Globalização e internacionalização são diferentes, mas estão associadas
A globalização tem seu foco no fluxo mundial de ideias, recursos, pessoas, economias, valores, culturas, conhecimento, bens, serviços e tecnologias. A internacionalização enfatiza o relacionamento entre as nações, povos, culturas, instituições e sistemas. A diferença entre o conceito de fluxo mundial e a noção dos relacionamentos entre as nações é ao mesmo tempo notável e profunda. A internacionalização do ensino superior recebeu da globalização influências positivas e negativas, e embora os dois processos sejam fundamentalmente diferentes, há entre eles um elo de grande proximidade. A pauta de competitividade e comércio, por exemplo, frequentemente associada à globalização, teve um grande impacto no desenvolvimento do ensino transfronteiras. Por sua vez, o crescimento desse ensino e sua inclusão nos acordos comerciais bilaterais e regionais fortaleceram a globalização.
 
Os princípios fundamentais que orientam a internacionalização sempre representam objetivos distintos para diferentes pessoas, instituições e países.

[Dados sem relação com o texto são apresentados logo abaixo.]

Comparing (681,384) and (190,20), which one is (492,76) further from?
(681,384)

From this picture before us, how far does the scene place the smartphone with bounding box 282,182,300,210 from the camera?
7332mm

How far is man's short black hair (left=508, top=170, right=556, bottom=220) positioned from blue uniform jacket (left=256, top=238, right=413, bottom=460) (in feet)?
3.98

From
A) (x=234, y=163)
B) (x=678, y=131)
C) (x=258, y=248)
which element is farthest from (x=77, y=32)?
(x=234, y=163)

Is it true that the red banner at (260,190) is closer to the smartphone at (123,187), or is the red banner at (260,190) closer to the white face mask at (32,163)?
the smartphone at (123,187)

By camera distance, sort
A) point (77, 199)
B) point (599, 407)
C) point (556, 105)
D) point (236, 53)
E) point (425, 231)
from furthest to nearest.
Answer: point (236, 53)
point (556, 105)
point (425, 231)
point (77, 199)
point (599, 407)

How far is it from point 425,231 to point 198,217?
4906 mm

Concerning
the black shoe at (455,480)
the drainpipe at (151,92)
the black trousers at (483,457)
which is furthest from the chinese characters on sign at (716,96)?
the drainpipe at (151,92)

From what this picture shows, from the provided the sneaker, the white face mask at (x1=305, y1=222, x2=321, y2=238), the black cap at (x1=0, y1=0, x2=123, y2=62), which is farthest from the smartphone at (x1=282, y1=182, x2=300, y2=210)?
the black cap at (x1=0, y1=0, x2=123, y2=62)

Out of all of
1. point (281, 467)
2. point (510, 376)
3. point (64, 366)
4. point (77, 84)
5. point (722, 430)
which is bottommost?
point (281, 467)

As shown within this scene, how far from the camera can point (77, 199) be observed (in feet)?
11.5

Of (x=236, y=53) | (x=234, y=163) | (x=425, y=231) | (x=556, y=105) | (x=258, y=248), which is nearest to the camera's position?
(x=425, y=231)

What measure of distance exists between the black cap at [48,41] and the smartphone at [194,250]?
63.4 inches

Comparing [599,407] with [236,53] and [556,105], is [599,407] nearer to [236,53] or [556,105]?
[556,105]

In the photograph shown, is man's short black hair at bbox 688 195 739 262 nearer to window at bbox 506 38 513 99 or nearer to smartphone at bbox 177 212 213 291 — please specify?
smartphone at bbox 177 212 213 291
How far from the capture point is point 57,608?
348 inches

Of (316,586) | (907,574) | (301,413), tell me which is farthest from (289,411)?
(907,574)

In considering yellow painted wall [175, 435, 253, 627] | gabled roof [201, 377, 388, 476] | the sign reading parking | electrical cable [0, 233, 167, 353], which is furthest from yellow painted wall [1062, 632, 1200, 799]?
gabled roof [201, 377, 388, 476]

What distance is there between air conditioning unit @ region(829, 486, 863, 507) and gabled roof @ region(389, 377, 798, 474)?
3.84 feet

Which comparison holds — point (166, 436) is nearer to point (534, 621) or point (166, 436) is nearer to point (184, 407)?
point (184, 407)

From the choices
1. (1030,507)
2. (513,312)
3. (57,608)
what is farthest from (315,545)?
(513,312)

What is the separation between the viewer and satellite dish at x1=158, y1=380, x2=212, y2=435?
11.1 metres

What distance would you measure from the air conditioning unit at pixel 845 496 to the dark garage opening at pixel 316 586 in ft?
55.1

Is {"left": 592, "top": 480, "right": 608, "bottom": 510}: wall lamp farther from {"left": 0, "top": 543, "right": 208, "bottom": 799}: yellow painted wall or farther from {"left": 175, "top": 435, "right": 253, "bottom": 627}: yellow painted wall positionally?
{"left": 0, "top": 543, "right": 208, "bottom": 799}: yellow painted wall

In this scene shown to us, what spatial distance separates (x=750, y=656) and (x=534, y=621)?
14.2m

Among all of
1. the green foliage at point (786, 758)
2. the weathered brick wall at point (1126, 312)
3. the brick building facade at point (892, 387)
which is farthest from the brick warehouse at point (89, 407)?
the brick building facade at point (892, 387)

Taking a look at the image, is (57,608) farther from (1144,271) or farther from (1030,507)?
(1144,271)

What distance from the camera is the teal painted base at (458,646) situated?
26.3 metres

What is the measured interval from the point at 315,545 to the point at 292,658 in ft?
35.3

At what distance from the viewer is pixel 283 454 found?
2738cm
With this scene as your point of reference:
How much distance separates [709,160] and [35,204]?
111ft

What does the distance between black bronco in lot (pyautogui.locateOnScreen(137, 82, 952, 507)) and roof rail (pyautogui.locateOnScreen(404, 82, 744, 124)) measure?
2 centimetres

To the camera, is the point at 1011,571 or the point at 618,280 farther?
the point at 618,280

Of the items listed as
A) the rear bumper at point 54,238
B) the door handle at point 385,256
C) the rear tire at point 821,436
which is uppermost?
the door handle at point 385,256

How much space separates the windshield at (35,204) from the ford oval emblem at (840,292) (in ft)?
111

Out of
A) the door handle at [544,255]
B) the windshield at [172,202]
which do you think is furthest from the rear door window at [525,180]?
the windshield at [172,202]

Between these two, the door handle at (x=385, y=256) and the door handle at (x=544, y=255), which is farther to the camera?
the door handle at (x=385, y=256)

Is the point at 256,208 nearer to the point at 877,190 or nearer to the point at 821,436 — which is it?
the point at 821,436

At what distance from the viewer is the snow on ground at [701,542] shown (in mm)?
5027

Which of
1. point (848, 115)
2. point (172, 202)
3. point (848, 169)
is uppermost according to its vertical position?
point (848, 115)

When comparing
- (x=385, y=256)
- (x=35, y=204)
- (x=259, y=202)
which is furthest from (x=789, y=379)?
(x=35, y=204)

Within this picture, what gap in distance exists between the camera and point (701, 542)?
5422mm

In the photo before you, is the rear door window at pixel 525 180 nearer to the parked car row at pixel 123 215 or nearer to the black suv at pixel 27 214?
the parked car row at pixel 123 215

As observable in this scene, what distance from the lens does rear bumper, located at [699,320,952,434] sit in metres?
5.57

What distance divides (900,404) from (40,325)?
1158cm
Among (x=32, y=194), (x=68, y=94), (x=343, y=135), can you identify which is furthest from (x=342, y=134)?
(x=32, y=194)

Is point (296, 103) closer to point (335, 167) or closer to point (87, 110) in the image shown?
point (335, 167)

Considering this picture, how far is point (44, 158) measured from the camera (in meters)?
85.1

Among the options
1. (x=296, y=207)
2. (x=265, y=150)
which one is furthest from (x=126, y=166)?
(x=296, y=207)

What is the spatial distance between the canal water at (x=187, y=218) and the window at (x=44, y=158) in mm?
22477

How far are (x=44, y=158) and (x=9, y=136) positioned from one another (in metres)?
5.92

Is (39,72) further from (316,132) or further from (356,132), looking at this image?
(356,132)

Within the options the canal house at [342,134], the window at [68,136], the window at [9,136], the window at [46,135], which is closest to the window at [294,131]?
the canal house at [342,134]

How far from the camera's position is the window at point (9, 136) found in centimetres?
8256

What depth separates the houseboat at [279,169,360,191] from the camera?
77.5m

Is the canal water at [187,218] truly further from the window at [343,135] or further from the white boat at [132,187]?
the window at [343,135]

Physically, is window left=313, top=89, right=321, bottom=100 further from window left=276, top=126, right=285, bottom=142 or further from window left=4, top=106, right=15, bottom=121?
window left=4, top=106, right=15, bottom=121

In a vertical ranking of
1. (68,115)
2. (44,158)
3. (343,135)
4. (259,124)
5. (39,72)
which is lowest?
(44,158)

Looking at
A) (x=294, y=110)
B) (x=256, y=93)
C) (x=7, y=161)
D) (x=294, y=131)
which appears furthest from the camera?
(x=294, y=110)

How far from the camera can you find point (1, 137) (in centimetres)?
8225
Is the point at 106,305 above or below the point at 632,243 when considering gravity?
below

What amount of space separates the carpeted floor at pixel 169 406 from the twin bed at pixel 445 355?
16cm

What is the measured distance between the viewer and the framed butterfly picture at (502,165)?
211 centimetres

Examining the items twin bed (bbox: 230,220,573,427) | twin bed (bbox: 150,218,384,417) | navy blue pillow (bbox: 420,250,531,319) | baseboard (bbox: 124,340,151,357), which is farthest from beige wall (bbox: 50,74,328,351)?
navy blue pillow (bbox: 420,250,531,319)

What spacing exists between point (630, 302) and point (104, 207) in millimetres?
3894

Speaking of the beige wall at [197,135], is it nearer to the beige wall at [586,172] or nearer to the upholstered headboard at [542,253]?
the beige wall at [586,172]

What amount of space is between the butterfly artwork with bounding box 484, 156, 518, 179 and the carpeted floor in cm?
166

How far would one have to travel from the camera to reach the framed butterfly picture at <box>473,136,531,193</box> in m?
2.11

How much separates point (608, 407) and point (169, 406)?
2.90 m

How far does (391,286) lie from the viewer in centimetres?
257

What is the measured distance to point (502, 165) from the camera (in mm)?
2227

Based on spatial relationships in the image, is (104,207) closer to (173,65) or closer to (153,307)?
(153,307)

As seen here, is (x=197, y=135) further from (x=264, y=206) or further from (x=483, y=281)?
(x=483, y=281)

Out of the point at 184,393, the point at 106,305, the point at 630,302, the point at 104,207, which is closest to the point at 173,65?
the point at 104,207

Ainda assim, prevê-se que a internacionalização teria evoluído a partir de algo que foi tradicionalmente visto como um processo, com base em valores de cooperação, parceria, troca, benefícios mútuos e aprimoramento da capacidade. Agora, a internacionalização é cada vez mais caracterizada pela concorrência, pelo mercantilismo, pelo interesse individual e pela construção de status. É necessário dedicar mais atenção à descoberta das verdades e valores subjacentes à internacionalização do ensino superior.